Work instructions: This exercise calls for the line with "Sync WordPress Theme", the line with "Fototapete - grapes", and all lines between them in the material below, output exactly and with no other lines.

Material for this task:
--- START ---
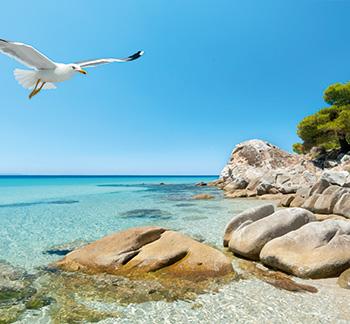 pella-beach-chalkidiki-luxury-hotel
--- END ---
--- START ---
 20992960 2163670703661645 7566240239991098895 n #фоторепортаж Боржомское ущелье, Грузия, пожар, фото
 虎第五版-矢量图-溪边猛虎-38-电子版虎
--- END ---
--- START ---
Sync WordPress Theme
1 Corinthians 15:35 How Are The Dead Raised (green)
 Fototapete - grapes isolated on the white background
--- END ---
Written answer:
Sync WordPress Theme
1 Corinthians 15:35 How Are The Dead Raised (green)
 Fototapete - grapes isolated on the white background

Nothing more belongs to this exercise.